═════ Data listing
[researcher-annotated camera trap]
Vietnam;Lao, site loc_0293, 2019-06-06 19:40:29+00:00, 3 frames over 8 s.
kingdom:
══════════
═════ Data listing
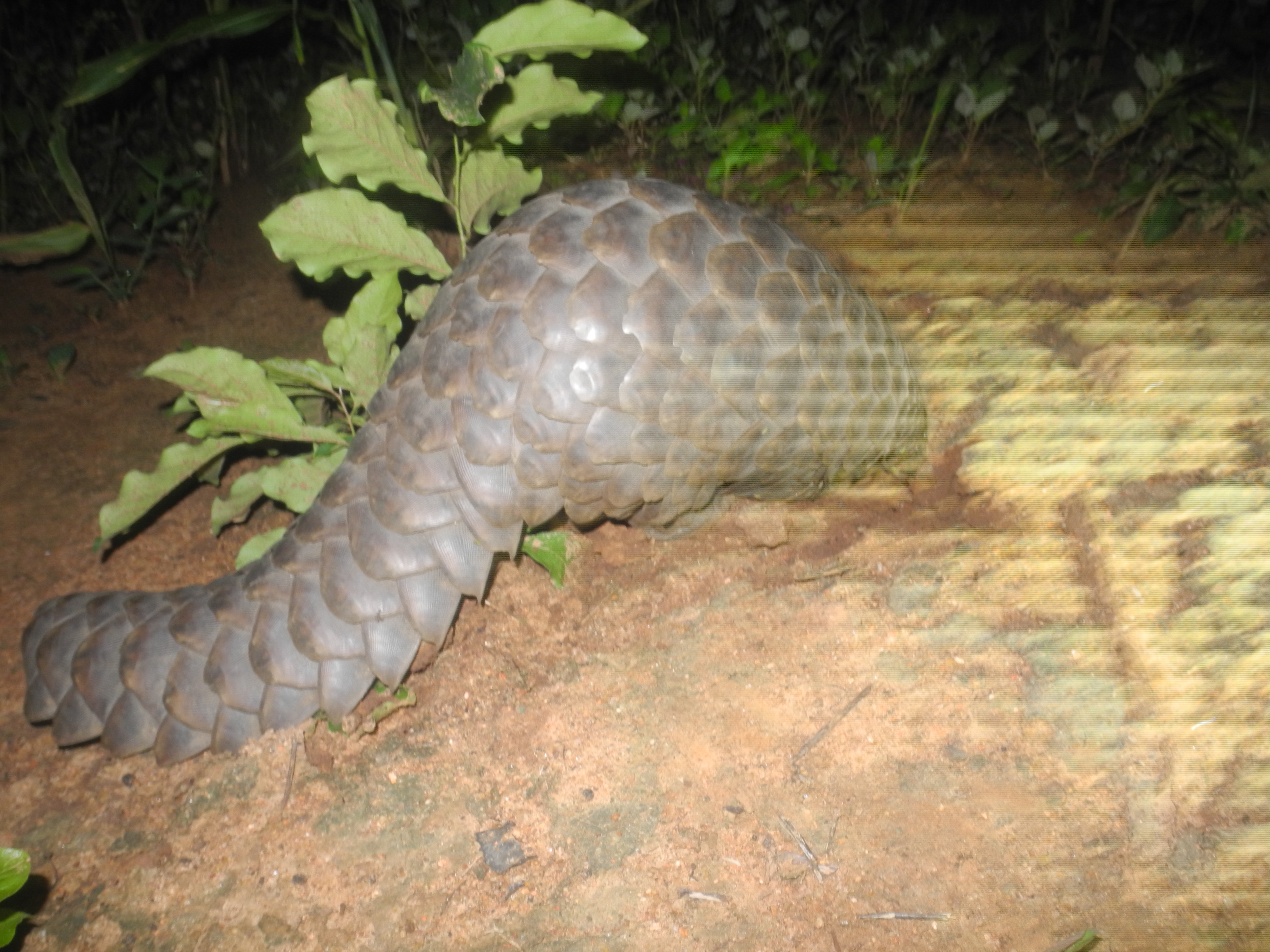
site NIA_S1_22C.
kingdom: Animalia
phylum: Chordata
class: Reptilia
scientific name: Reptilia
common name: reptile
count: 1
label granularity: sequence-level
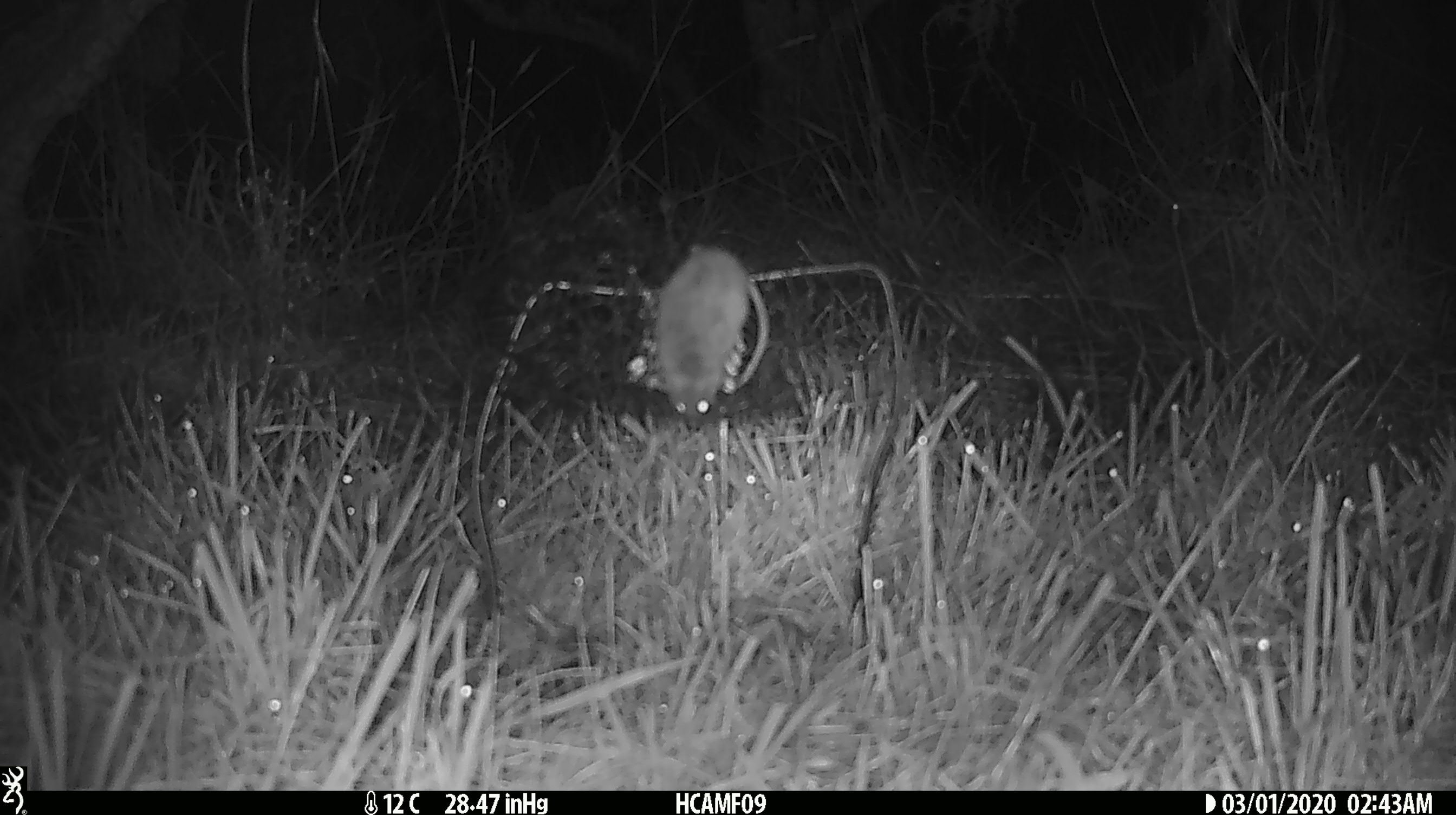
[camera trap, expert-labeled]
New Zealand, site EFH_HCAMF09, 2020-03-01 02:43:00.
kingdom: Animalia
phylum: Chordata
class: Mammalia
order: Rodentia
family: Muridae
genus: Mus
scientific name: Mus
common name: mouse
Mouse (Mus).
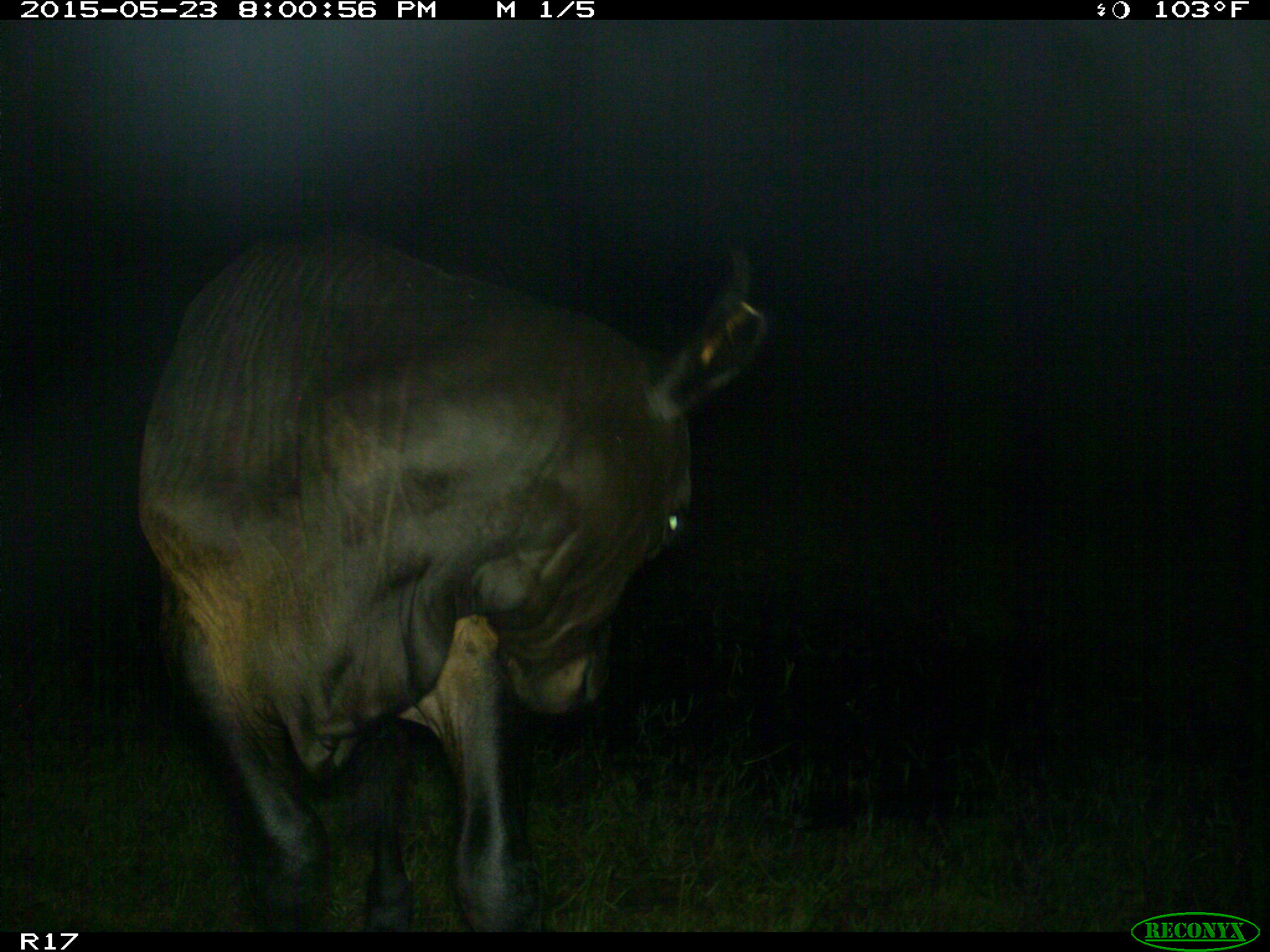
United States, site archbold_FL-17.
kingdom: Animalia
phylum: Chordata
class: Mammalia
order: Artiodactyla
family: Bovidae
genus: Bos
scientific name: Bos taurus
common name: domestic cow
══════════
* Your goal
Note how many lines in the material hold the word "scientific", and give that number with nothing added.

* Task answer
3